PROBLEMA 1
Según el texto de lectura, ¿en qué año se incorporó Onofre Arcos a Chandon?

TEXTO DE LECTURA
Estas piezas fundamentales para la obtención de los mejores vinos salidos de las viñas comienzan a hacerse notorios en la década de los ’80 del siglo pasado: “Se comienza a escuchar hablar de profesionales como don Raúl de la Mota, Ángel Mendoza o Vilma Gutiérrez, entre otros”. Esos nombres sentaron las bases para lo que vivimos hoy.

Primera efervescencia

En 1975, Onofre Arcos se incorpora a Chandon. Eran tiempos de duro trabajo. La bodega ni siquiera tenía una línea telefónica y llegar a Agrelo, donde está ubicada hasta el día de hoy, era un viaje, con la profundidad y evocación que lleva la palabra viaje. Hacía poco que había llegado la energía eléctrica, hasta ese entonces todo funcionaba gracias a un equipo electrógeno propio. La falta de teléfono obligaba a que se trasladara una persona a Luján de Cuyo con anotaciones en un cuaderno de lo que debía transmitir a Buenos Aires y, lógicamente, tomaba los requerimientos para los funcionarios que estaban en la bodega. De todo eso se acuerda hoy Arcos, como si el correo electrónico no hubiera cambiado todo para siempre.

Sin embargo, Onofre Arcos recuerda otra cosa. De esta realidad de grandes esfuerzos sobresale especialmente un hombre que la enfrentaba: el barón Bertrand de Ladoucette, quien colaboró a traer a Chandon a la Argentina y la condujera desde 1960 hasta 1989, cuando vuelve a Francia gravemente enfermo prácticamente para morir. La memoria de Arcos le devuelve la imagen: “Era una persona extraordinariamente bien educada, elegante, muy serio, que tuvo una mirada temprana en dirección a la región de Tupungato pensando en la obtención de mejores producciones de vinos. Él nos hizo pensar en los vinos de altura”.

PROBLEMA 2
Por favor, expresa como tabla Markdown, con las columnas «Número» y «Línea del listado», todo el listado desde la línea que contiene "From the photo, is" hasta la línea que contiene "Is (37,424) nearer", ambas incluidas. Omite las líneas en blanco.

ENTRADAS DE DATOS
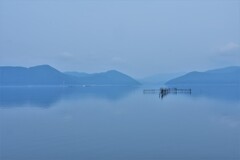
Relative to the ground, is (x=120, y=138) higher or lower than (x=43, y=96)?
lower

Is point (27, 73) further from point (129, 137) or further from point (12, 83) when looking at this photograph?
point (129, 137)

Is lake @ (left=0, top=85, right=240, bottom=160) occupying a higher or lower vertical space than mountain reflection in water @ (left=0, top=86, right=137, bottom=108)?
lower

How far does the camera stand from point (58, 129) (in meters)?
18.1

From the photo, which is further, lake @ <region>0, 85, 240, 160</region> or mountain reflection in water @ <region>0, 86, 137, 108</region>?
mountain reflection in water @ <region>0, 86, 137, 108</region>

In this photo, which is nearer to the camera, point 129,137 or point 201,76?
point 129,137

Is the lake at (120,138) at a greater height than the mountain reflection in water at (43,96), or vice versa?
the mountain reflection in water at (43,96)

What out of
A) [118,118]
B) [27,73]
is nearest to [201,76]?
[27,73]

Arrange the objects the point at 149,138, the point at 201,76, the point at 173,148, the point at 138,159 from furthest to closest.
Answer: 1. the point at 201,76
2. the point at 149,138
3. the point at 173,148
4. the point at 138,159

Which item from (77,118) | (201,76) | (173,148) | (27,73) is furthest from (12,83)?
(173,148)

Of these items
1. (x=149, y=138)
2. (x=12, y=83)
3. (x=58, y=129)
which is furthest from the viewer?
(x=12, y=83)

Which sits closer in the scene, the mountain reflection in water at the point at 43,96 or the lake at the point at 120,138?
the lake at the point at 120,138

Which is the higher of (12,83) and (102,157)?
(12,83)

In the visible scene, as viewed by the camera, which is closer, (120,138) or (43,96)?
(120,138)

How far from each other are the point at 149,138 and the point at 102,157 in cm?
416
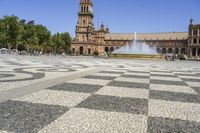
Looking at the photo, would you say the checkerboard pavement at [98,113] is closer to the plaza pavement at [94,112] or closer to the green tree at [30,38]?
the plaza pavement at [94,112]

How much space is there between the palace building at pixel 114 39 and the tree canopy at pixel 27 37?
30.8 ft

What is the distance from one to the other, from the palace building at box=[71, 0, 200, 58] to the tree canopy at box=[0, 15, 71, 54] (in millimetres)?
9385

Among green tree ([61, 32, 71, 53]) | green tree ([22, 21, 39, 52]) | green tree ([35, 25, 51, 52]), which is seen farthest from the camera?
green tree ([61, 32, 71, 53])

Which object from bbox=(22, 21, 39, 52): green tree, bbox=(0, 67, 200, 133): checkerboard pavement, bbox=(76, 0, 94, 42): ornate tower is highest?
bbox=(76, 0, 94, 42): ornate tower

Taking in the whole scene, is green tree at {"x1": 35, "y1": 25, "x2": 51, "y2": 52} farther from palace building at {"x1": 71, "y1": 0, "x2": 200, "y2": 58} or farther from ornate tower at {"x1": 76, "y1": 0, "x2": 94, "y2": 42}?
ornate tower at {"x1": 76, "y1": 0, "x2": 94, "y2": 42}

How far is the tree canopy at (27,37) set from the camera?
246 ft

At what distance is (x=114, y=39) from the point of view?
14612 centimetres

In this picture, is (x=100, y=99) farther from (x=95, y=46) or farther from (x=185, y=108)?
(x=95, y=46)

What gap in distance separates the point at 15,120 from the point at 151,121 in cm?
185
---
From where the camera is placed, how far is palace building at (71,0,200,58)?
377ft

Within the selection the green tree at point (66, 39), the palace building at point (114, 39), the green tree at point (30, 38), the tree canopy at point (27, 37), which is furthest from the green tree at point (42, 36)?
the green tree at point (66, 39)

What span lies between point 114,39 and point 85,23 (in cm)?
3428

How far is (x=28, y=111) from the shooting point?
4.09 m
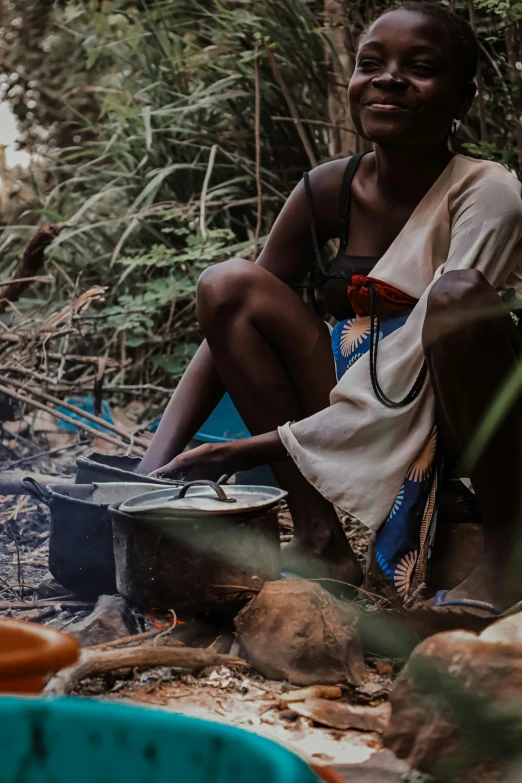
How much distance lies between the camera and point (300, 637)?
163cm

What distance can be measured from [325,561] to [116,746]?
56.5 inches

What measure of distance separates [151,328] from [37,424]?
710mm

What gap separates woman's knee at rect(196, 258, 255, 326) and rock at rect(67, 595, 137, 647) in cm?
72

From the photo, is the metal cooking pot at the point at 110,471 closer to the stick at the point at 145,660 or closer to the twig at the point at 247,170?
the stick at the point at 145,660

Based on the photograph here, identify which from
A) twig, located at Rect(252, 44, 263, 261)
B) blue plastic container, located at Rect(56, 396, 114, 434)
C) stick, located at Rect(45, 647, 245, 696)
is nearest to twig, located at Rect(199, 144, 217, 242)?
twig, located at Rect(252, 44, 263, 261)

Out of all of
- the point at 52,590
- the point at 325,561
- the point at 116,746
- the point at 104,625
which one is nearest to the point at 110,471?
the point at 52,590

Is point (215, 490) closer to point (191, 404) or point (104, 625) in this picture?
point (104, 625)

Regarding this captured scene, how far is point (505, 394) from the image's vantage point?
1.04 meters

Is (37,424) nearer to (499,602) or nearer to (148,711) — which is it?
---
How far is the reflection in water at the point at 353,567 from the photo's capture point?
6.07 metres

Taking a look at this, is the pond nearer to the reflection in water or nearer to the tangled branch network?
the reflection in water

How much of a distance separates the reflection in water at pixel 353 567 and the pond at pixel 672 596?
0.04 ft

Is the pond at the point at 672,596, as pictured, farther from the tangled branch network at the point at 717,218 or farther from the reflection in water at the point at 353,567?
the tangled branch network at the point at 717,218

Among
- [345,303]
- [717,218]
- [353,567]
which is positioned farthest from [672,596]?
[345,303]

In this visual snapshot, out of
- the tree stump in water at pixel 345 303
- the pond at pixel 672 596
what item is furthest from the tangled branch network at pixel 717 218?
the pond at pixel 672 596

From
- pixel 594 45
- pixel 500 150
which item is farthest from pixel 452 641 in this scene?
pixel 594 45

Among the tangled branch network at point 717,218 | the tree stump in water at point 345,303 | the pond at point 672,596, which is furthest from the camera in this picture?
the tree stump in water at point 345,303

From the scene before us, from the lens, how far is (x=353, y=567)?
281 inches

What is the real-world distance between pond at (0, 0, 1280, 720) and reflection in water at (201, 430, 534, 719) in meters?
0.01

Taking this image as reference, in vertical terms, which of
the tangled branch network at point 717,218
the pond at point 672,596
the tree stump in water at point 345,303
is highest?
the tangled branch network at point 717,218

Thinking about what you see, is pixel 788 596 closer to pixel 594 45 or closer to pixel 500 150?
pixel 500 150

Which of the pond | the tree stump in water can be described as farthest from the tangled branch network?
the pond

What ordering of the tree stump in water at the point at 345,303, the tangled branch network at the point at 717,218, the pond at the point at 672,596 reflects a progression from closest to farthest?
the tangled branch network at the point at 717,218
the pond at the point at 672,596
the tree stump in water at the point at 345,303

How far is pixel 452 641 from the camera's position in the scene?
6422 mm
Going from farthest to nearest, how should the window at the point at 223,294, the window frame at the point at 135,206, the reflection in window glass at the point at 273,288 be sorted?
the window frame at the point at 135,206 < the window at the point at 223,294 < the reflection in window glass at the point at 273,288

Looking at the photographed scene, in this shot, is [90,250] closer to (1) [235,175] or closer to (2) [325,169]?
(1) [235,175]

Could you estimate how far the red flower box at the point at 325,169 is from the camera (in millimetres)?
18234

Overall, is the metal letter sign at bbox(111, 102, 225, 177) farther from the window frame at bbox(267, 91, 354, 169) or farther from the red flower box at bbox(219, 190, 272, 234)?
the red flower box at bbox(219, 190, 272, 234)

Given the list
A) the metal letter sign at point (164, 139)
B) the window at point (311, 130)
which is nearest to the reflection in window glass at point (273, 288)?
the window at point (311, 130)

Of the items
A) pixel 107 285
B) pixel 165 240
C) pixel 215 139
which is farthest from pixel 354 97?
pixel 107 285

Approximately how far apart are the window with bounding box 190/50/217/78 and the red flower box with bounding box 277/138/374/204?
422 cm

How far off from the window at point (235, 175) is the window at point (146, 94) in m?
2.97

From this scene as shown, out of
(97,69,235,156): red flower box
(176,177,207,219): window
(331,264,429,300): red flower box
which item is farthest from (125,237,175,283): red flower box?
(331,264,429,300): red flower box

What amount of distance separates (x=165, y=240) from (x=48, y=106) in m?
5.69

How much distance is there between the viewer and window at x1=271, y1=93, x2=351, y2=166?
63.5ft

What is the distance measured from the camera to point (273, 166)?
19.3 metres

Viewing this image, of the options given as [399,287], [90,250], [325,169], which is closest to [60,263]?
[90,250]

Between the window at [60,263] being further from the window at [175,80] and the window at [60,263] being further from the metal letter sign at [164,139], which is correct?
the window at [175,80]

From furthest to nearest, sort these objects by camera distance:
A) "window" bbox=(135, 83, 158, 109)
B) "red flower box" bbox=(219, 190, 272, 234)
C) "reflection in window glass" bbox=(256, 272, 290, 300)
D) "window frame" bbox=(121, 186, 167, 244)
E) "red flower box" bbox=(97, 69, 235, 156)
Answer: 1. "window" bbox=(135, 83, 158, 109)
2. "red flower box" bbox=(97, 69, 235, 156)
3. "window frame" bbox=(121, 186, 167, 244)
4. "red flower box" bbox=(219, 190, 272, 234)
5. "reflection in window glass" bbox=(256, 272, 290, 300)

RESPUESTA 1
En 1975.

RESPUESTA 2
| Número | Línea del listado |
|---|---|
| 1 | From the photo, is the metal cooking pot at the point at 110,471 closer to the stick at the point at 145,660 or closer to the twig at the point at 247,170? |
| 2 | the stick at the point at 145,660 |
| 3 | Based on the photograph here, identify which from |
| 4 | A) twig, located at Rect(252, 44, 263, 261) |
| 5 | B) blue plastic container, located at Rect(56, 396, 114, 434) |
| 6 | C) stick, located at Rect(45, 647, 245, 696) |
| 7 | is nearest to twig, located at Rect(199, 144, 217, 242)? |
| 8 | twig, located at Rect(252, 44, 263, 261) |
| 9 | Out of all of |
| 10 | - the point at 52,590 |
| 11 | - the point at 325,561 |
| 12 | - the point at 116,746 |
| 13 | - the point at 104,625 |
| 14 | which one is nearest to the point at 110,471? |
| 15 | the point at 52,590 |
| 16 | Is point (215, 490) closer to point (191, 404) or point (104, 625) in this picture? |
| 17 | point (104, 625) |
| 18 | Regarding this captured scene, how far is point (505, 394) from the image's vantage point? |
| 19 | 1.04 meters |
| 20 | Is (37,424) nearer to (499,602) or nearer to (148,711) — which is it? |